Date of Award:

1990

Document Type:

Thesis

Degree Name:

Master of Science (MS)

Department:

Natural Resources

Department name when degree awarded

Forest Resources

Advisor/Chair:

Richard Schreyer

Abstract

Questionnaires which assessed attitudes toward wilderness policies and behavioral norms were distributed to individuals at the Irish Wilderness, in the surrounding communities, and to conservation groups. Questions were designed to describe general wilderness policies and also those policies specific to the Irish Wilderness. The Irish Wilderness, located in southeastern Missouri, was designated as a national wilderness area in 1984. Prior to this 1986 study, no previous studies had been conducted in the area to describe visitor characteristics and attitudes toward wilderness management policies. A comparison was also made between the attitudes of the Irish Wilderness visitor and of Pacific Northwest wilderness visitors (Hendee et al., 1968).

Three hypotheses were tested: (1) differences exist between experienced and nonexperienced individuals in their perception of what constitutes wilderness norms as defined by the 1964 Wilderness Act, (2) differences do not exist between western and midwestern wilderness visitors and their attitudes toward proper wilderness behavior and norms, and (3) individuals with prior Irish Wilderness visits will exhibit a more purist attitude toward administrative goals set for the Irish Wilderness than those individuals with less wilderness experience.

The findings of this study show that visitors with the most wilderness experience respond more favorably to statements which reflect the ideals and goals of the 1964 Wilderness Act. This corresponds with information provided in Young's (1982) study which stated that the experienced visitor would exhibit a more purist attitude in regards to wilderness behavior. Also, respondents from the Irish Wilderness study differed from the respondents in the Pacific Northwest study in their attitudes toward acceptable wilderness norms and behaviors. In most cases, Irish Wilderness respondents were more favorable to statements which reflected the goals of the 1964 Wilderness Act, although the amount of time which had elapsed between the two studies (15 years) should be taken into consideration.
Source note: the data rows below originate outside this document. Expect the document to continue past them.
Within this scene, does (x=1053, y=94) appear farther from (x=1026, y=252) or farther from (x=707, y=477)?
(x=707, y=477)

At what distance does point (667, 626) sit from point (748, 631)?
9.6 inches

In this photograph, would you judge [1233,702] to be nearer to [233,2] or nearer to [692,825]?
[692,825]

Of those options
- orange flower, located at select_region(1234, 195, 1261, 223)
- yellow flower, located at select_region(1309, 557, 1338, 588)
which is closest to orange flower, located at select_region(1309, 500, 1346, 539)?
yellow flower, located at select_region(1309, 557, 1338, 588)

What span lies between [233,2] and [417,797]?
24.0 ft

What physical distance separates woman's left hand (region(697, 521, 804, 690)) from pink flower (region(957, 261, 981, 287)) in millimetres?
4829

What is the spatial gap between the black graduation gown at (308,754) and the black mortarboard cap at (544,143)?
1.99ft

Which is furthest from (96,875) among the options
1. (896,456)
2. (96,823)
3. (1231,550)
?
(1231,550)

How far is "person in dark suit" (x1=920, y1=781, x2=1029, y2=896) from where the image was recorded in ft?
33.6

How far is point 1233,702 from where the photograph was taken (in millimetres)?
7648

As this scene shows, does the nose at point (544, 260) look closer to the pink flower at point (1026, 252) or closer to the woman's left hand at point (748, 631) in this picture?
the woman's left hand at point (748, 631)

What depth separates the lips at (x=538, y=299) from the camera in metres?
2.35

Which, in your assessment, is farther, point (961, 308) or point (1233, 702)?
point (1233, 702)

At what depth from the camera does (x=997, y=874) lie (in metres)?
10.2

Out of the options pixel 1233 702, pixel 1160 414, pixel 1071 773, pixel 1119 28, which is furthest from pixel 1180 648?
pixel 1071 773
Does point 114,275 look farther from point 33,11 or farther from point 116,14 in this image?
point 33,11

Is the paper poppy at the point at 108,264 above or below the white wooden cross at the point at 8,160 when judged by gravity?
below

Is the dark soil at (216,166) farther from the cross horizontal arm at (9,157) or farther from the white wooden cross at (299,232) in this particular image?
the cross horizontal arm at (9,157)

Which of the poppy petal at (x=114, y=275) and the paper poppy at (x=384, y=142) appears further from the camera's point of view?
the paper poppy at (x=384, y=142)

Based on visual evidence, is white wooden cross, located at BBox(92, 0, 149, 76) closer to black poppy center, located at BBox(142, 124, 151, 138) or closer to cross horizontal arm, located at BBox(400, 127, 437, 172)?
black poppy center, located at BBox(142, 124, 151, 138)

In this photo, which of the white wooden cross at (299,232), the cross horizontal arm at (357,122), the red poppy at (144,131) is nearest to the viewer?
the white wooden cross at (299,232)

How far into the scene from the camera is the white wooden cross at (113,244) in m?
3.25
Previous experience in the Irish Wilderness appeared to play a role in the individual's concurrence and compliance with the administrative policies of the area. This may also coincide with the fact that particular needs of the individual are being met within the wilderness area.

Successful management of wilderness areas may be enhanced by recognizing the needs of the individual and seeing that those needs mesh with the area's entire realm of wilderness attributes, of which recreational activities are a small part.